The main solution to prevent heavy legs is to change your lifestyle habits. Here are the measures that you can resort to prevent the condition or relieve its possible effects if it appears:

  • Keep your legs elevated. Elevate your legs for at least 30 minutes, two to three times a day. You should sit and elevate your legs above the hip level, supported on an armchair, without crossing them.
  • Exercise every day, at least 30-60 minutes a day. Avoid lifting weights with your legs. Experts recommend aerobic activities such as swimming, cycling, pilates, or yoga.
  • Avoid excess weight. Follow a low-calorie diet.
  • Avoid sources of heat and excessive sun exposure. Coldwater baths can be beneficial.
  • Sleep with your legs elevated about four to eight inches.
  • Don’t wear tight clothing or footwear. It’s best to use garments made with natural fibers that allow the skin to breathe. Although some heel can be beneficial in footwear, you should avoid high heels.
  • Avoid constipation. Try to establish a daily stool pattern by establishing new habits.
  • Control your blood pressure.
  • Massage from the feet up. This aids circulation and decreases fluid buildup in the ankles.
A person putting on compression bandages due to heavy legs.
In the case of heavy legs, medical professionals can suggest therapeutic options such as compression socks or bandages.

Possible treatments

Although heavy legs isn’t a serious condition, it’s becoming increasingly common.
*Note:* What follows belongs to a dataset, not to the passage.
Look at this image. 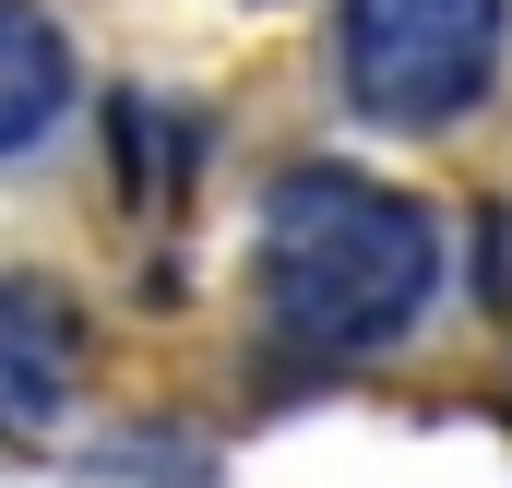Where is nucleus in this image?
I'll use <instances>...</instances> for the list:
<instances>
[{"label": "nucleus", "instance_id": "f03ea898", "mask_svg": "<svg viewBox=\"0 0 512 488\" xmlns=\"http://www.w3.org/2000/svg\"><path fill=\"white\" fill-rule=\"evenodd\" d=\"M512 72V0H334V96L370 131H465Z\"/></svg>", "mask_w": 512, "mask_h": 488}, {"label": "nucleus", "instance_id": "f257e3e1", "mask_svg": "<svg viewBox=\"0 0 512 488\" xmlns=\"http://www.w3.org/2000/svg\"><path fill=\"white\" fill-rule=\"evenodd\" d=\"M251 274H262V322L298 358H382V346H405L429 322V298H441V227L393 179L286 167L262 191Z\"/></svg>", "mask_w": 512, "mask_h": 488}, {"label": "nucleus", "instance_id": "7ed1b4c3", "mask_svg": "<svg viewBox=\"0 0 512 488\" xmlns=\"http://www.w3.org/2000/svg\"><path fill=\"white\" fill-rule=\"evenodd\" d=\"M72 369H84V310L48 274H0V453L48 441V417L72 405Z\"/></svg>", "mask_w": 512, "mask_h": 488}, {"label": "nucleus", "instance_id": "20e7f679", "mask_svg": "<svg viewBox=\"0 0 512 488\" xmlns=\"http://www.w3.org/2000/svg\"><path fill=\"white\" fill-rule=\"evenodd\" d=\"M72 120V48L36 0H0V167Z\"/></svg>", "mask_w": 512, "mask_h": 488}]
</instances>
Currently, medical professionals recommend the following options:

  • Compression therapy. This consists of applying pressure to the legs through the use of elastic compression bandages or socks. You must choose the appropriate compression, size, and model, which will be different for each person. Thus, you must make sure to consult a professional.
  • Hydrotherapy. Showers combined with massages with cold water or alternating cold water with lukewarm water. This helps stimulate venous circulation.
  • Phytotherapy. Some medicinal plants help improve blood circulation. Remember to only use those recommended by a professional and supervised by a pharmacist. Some examples are ginkgo biloba, butcher’s broom, and witch hazel, among others.
  • Drugs. This consists of the administration of venotonics, always under medical prescription, which improves venous return.
  • Vascular surgery. This is only done in extreme cases.

In short, heavy legs is a condition that can affect your quality of life if you don’t treat it in a timely manner. Therefore, it’s advisable to consult your doctor at the first symptoms.